Android Email Extraction to .eml

Sometimes the Android ecosystem is a little lacking with tool support; for instance I needed to extract a set of sent items from a POP3 mailbox – the stock mail client only allows you to perform 3 actions: delete, mark as unread or favourite.

Armed with the Android SDK, some SQL queries and a Groovy script we’ll see how it’s possible to recover email to RFC822 .eml files.

Email storage

The stock com.android.email client stores message headers and their bodies in two sqlite databases and the AttachmentProvider stores attachments on disk.

The source code is available from https://android.googlesource.com/platform/packages/apps/Email – in this case it was for a Samsung phone running 4.1.2 so I checked out the jb-mr0-release branch to inspect the code when required.

Backup with ADB

ADB is the Android Debug Bridge, a debugging tool that is part of the Android SDK platform tools. Executing ‘adb usb‘ (re)starts the adbd daemon listening to USB connections.

The next step is to select Developer options from the System section of the settings list (Figure 1) and then enable USB debugging on the device (Figure 2).

Figure 1 - System settings

Figure 1 – System settings

Figure 2 - Developer options

Figure 2 – Developer options

Then connect to the device using a USB cable and execute ‘adb backup -f mybackup.ab -all‘ (you can also be more selective with the package you want, e.g. ‘adb backup -f mybackup.ab com.android.email‘). ADB will prompt you to unlock the phone and permit the backup to proceed.

Inflating the backup

An Android backup is a Zlib deflated tar file – thanks to http://nelenkov.blogspot.jp/2012/06/unpacking-android-backups.html for the hint that it can be reinflated with the following command:
dd if=mybackup.ab bs=24 skip=1|openssl zlib -d > mybackup.tar

Note that the install of openssl I had on OSX wasn’t compiled with zlib support, so I ran this through an Ubuntu Vagrant VM to inflate the tar file.

Examining the backup

Unpacking the tar file will give you a folder structure as shown in Figure 3; in this case the sqlite databases are in db and photo attachments taken with the phone are in f.

Figure 3 - Expanded tar

Figure 3 – Expanded tar

Exploring the databases

Sqlitebrowser is a good tool for browsing sqlite database and features in the following screenshots.

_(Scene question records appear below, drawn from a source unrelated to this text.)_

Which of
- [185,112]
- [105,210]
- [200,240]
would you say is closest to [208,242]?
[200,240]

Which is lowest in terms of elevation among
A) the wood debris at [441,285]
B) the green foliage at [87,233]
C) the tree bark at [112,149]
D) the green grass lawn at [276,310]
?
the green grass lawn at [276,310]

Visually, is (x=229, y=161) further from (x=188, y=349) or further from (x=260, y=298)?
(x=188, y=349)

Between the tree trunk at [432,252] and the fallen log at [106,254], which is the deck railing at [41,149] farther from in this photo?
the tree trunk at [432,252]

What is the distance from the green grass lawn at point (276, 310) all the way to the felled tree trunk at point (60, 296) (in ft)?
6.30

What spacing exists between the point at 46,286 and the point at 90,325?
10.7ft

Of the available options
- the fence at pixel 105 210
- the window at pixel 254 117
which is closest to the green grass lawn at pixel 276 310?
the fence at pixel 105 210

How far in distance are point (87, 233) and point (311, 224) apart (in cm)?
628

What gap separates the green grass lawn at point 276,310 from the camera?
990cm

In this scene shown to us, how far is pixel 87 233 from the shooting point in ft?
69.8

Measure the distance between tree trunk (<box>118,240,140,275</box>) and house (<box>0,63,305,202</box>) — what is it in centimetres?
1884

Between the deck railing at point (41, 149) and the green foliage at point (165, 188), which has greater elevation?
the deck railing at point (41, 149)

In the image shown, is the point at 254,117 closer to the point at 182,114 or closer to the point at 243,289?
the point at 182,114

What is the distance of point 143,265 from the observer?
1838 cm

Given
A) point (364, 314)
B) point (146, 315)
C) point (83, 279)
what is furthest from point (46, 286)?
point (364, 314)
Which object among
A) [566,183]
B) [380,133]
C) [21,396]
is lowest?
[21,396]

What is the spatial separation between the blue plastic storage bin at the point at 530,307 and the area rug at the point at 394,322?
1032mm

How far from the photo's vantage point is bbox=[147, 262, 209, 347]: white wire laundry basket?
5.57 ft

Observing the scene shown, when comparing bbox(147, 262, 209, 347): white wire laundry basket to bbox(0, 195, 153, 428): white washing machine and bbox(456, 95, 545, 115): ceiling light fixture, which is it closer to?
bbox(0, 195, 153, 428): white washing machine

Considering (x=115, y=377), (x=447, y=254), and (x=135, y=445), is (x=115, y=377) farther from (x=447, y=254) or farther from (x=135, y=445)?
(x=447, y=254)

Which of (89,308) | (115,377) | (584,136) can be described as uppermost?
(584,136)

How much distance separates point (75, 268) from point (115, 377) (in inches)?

The current script restricts the messages processed to a single mailbox for one account. To determine the mailboxKey requires locating the target account from the Account table (Figure 4) and then isolating the desired mailbox for that account within the Mailbox table (Figure 5).

Figure 4 - Account table structure

Figure 4 – Account table structure

Figure 5 - Mailbox table structure

Figure 5 – Mailbox table structure

You can browse the data or execute the following query to get a list of mailboxes and their corresponding accounts:

SELECT a.displayName as accountName, m._id as mailboxKey, m.displayName as mailboxName
FROM Account a, Mailbox m
WHERE m.accountKey = a._id

If you don’t want to limit the extraction to a single mailbox or account then you can remove the WHERE clause from the first SELECT query.

Email Extraction

Being comfortable with the RFC822 specs & JavaMail (I built an IMAP extension for Alfresco in 2006), I decided it would be easier to reconstruct a MimeMessage using SQL & Groovy than attempt to adapt the Android source code to run off the device or build a custom app to run in the emulator.

Shortcomings

As a first cut that was good enough for my purposes, there are a few deficiencies:
1. It is set to default the Sender field rather than converting the value of Message.fromList and using the addFrom method
2. Addresses only use the address rather than the label
3. The body handling only uses plain text rather than alternative multiparts
4. Body.textReply is separated from the Body.textContent with a separator line of 25 dashes; it does not attempt to reconstruct the header information of the preceding message in the thread
5. The script does not handle attachments – this was a conscious decision as whilst the camera photos were in com.android.email/f, the other ‘RAW’ attachments were not in com.android.email/1.db_att/ as per the javadoc of the AttachmentProvider class

As an initial hint, to reconstruct the attachments you would need to use MimeMultipart, create the MimeBodyPart objects starting with a query like:
"""SELECT fileName, mimeType, size, contentId, contentUri, encoding
FROM Attachment
WHERE messageKey = ${msgKey}"""

Addresses

The script provides one utility method to convert a String-ified list where records are separated by the SOH character (ASCII 1) and email addresses and their corresponding display name are separated by the STX (ASCII 2) character.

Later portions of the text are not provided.